À trois reprises, espacées par de courts entractes, Mani Soleymanlou braque donc son humour sur les mêmes cibles. Soit le racisme et l’obsession de l’identité nationale, mais aussi ceux qui s’en plaignent. Lui-même en premier lieu, histoire de bien balayer tous les clichés qu’il rencontre sur sa route périlleuse.

Entre anecdotes intimes, parodies d’exposés sur la culture persane, qu’il avoue ne connaître que grâce à Internet, et ses réflexions sur les révoltes de 2009 à Téhéran comme sur le multiculturalisme canadien, la trilogie révèle un imaginaire foisonnant doublé d’un esprit critique des plus aigus. Avec des chaises noires alignées pour seul décor, Mani Soleymanlou compose une mosaïque dont l’intelligence résonne en France aussi bien qu’au Canada, où elle a été créée. D’autant plus que, pour son passage à Paris (d’abord en mars au Théâtre Gérard-Philipe, à Saint-Denis, dans le cadre de la programmation de la MC93), il fait intervenir dans Trois de nombreux interprètes français. Des comédiens professionnels, en formation ou amateurs, dont les peurs et les questions font écho à celles de Un et Deux.

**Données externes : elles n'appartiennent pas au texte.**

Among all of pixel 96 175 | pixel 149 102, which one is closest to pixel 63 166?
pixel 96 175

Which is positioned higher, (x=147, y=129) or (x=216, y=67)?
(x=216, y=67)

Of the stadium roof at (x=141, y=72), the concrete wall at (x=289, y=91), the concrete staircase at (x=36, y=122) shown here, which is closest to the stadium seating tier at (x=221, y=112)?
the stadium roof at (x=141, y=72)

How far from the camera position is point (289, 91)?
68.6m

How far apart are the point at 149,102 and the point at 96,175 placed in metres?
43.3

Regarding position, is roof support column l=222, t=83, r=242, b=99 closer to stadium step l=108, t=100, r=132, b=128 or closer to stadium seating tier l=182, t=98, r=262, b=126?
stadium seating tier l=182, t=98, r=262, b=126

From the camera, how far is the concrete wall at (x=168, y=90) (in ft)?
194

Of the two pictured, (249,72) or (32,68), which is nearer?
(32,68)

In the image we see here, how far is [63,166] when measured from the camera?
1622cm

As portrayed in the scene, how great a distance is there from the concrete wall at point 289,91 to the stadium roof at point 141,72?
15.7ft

Parmi eux, l’auteure Samira Sedira, un Inuit, le dramaturge et comédien Gustave Akakpo ainsi que des jeunes issus de milieux divers qui s’interrogent sur l’état de la démocratie française. Sur l’entrée de la violence dans leur quotidien depuis les attentats et sur leur manque de perspectives personnelles et collectives. Si, entre deux prises de parole, on retrouve certains motifs récurrents des deux premières parties, Mani Soleymanlou s’efface presque devant le déchaînement de paroles qu’il a suscité. Tel un chef d’orchestre dépassé par les événements. Comme dans Un et Deux, il s’agite, court dans tous les sens et intervient parfois pour poser à ses interprètes le type de questions qu’a toujours soulevé son identité. Difficile d’échapper aux préjugés, autant que de faire face au succès.

Après la reconnaissance internationale acquise grâce à ses deux premières pièces, l’artiste questionne ainsi dans Trois la nature et la portée de son geste théâtral. Il mesure la distance qui le sépare de ses débuts aux « Lundis découverte » organisés par le Théâtre de Quat’Sous, à Montréal, proposant de « découvrir un artiste québécois issu d’un milieu culturel ». Comme son Iran natal, le théâtre est pour Mani Soleymanlou le lieu par excellence de la question qui dérange.

Trois, précédé de Un et Deux, Mani Soleymanlou, du 18 au 22 avril à Chaillot, Théâtre national de la Danse. Paris XVIe. Tél. : 01 53 65 30 00 ou ww.theatre-chaillot.fr. Du 25 au 29 avril au Tarmac, Paris XXe.